Showing posts with label mockingbird bakery. Show all posts
Showing posts with label mockingbird bakery. Show all posts
8.06.2011
The buns ride shotgun
On Saturdays, I help Matt at the farmers market, for which I earn a little dough (ha!), and hang out with my honey (less common than I'd like during the gardening-and-baking season).
And every Saturday morning I mean to photograph the baking process (or the brief part of it that I am awake for). The loaves of sourdough this-and-that, the crackling ciabattas and the trays of seasonal fruit scones all look so pretty filling up the bakery racks. But the morning gets busy fast.
First I clean up any messes the dog has made in the night, and then I cook breakfast (not the most savory sequence of events). Next I walk the dog, and give her cuddles, and she and I discuss the fact that while it's really better to puke a river on the floor than on the couch, we're over it and on with our day. And all of a sudden it's time to pack bread, load the truck, and hit the highway. [Note to any of Matt's customers who might be reading this: dog not allowed in bakery.]
So all I have to post today is a somewhat blurry shot of Matt with the little honey oat loaves that would not fit in the back, as we pull out of the alley.
6.24.2010
Opening Day of the Wilkes-Barre Farmers' Market

Summer arrives at our house when Matt pretty much moves into the bakery in the basement.

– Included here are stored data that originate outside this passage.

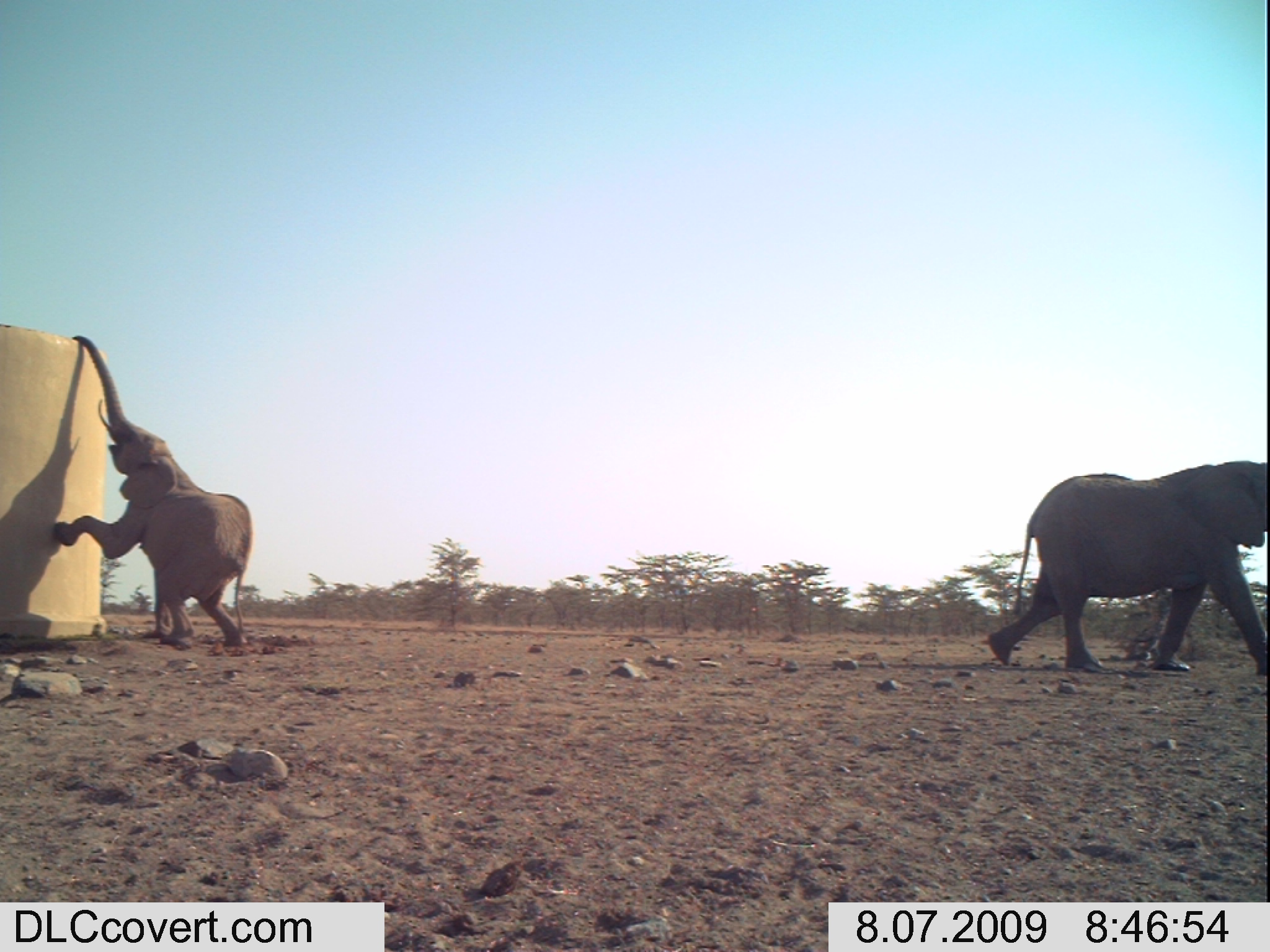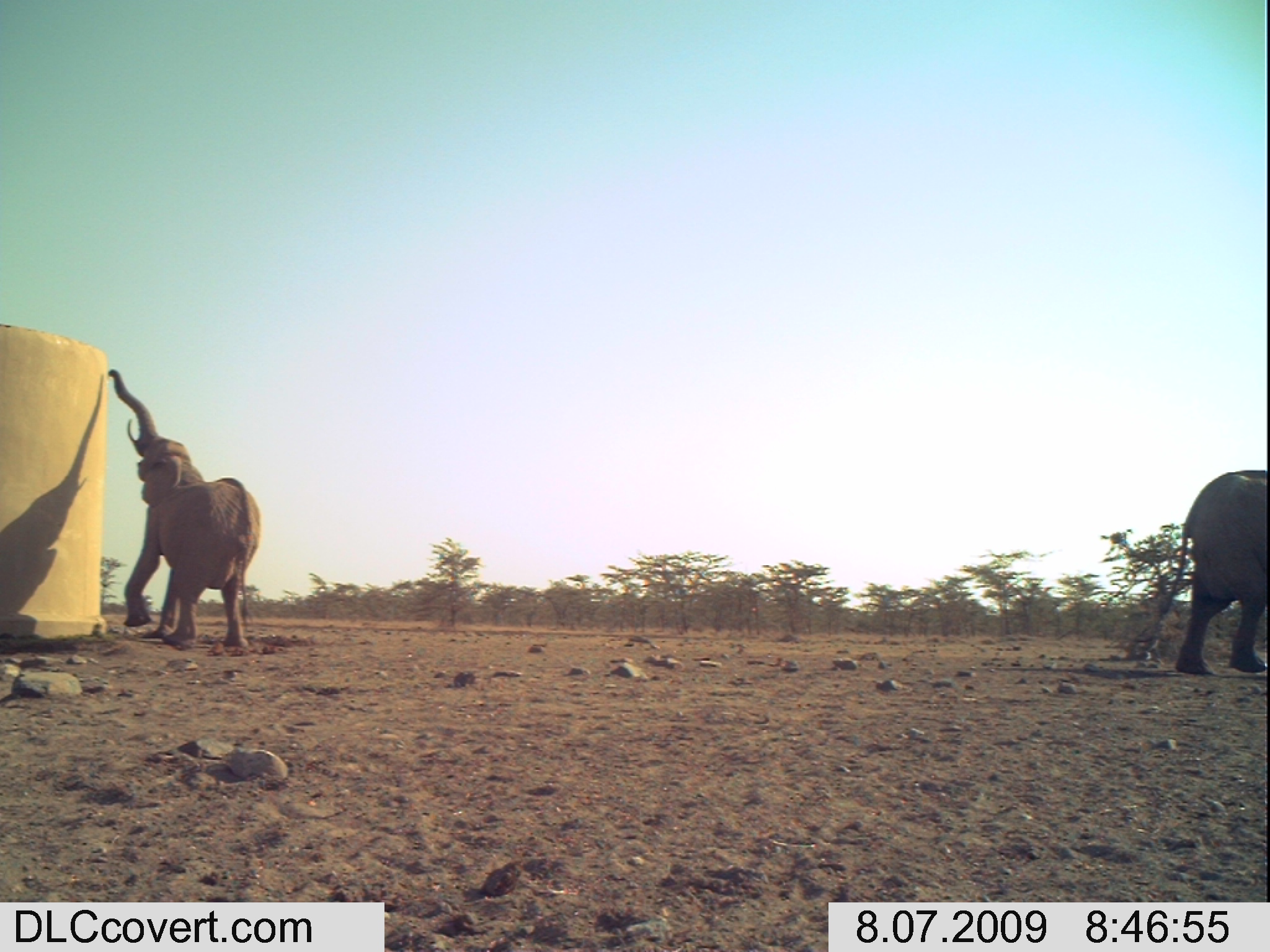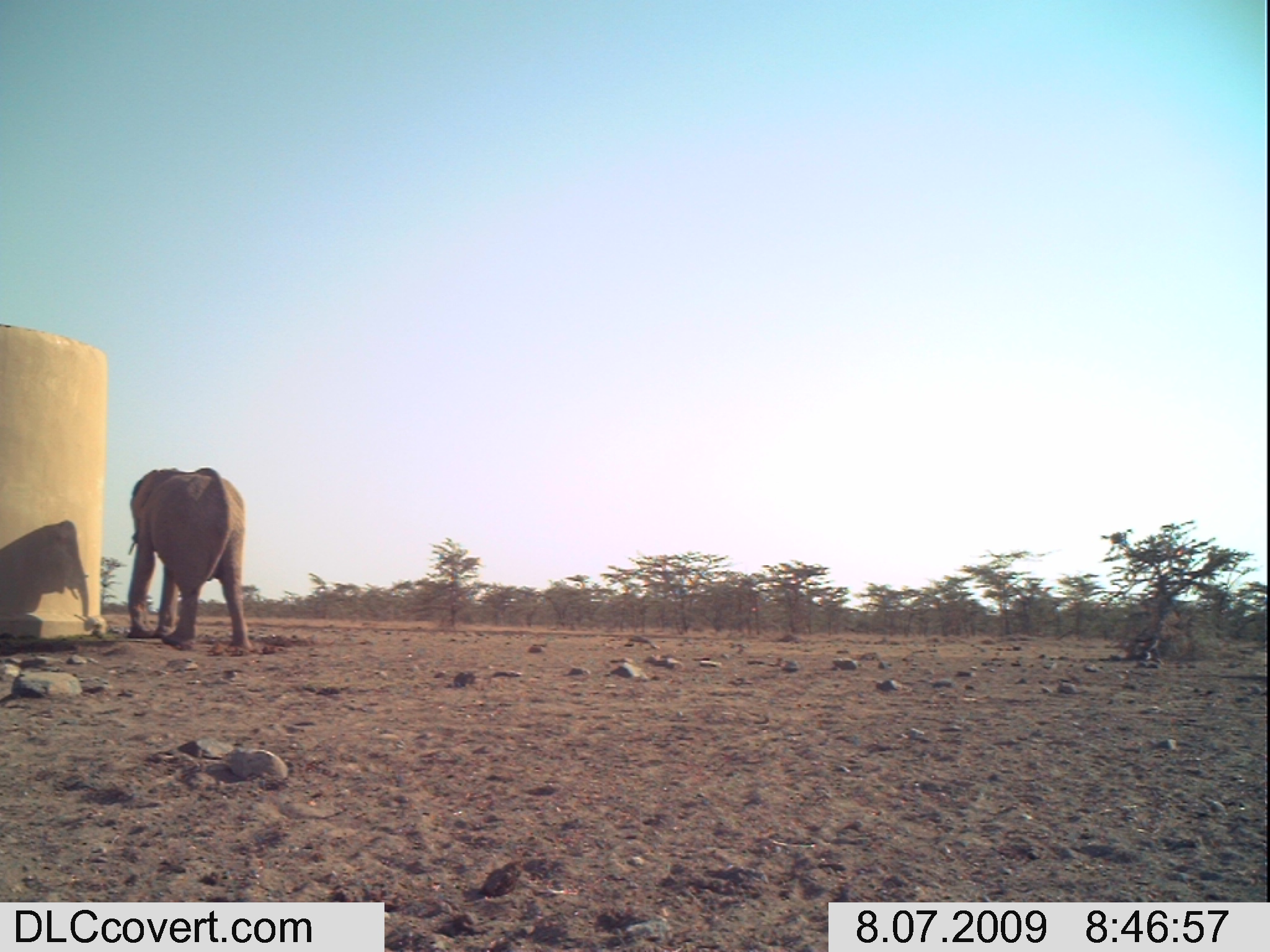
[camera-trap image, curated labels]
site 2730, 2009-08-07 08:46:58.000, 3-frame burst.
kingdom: Animalia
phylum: Chordata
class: Mammalia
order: Proboscidea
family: Elephantidae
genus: Loxodonta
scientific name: Loxodonta africana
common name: african bush elephant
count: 2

I don't think he knew how appropriate the name "Mockingbird Bakery" was when he chose it a year ago. But now, he and the neighborhood mockingbird are the only ones awake and working diligently through the wee hours - Matt baking to low-volume Nina Simone or some brand of death metal, mockingbird making his own music. I am sleeping upstairs, but when the box fan starts to pull in the earthy aroma of sourdoughs or the sugar tang of cream scones, I do take notice...

Last year this time we were scrambling to finish construction downstairs. This season, it is wonderful to be back at the market and interacting with the great folks who buy his bread. Handing someone a paper sack of something nourishing, tasty, lovely and exciting to eat is really satisfying. So helping Matt out on market day is the highlight of the week for me. (My job is bagging breads and making change - other than pre-market breakfast delivery, I pretty much stay out of the production area.)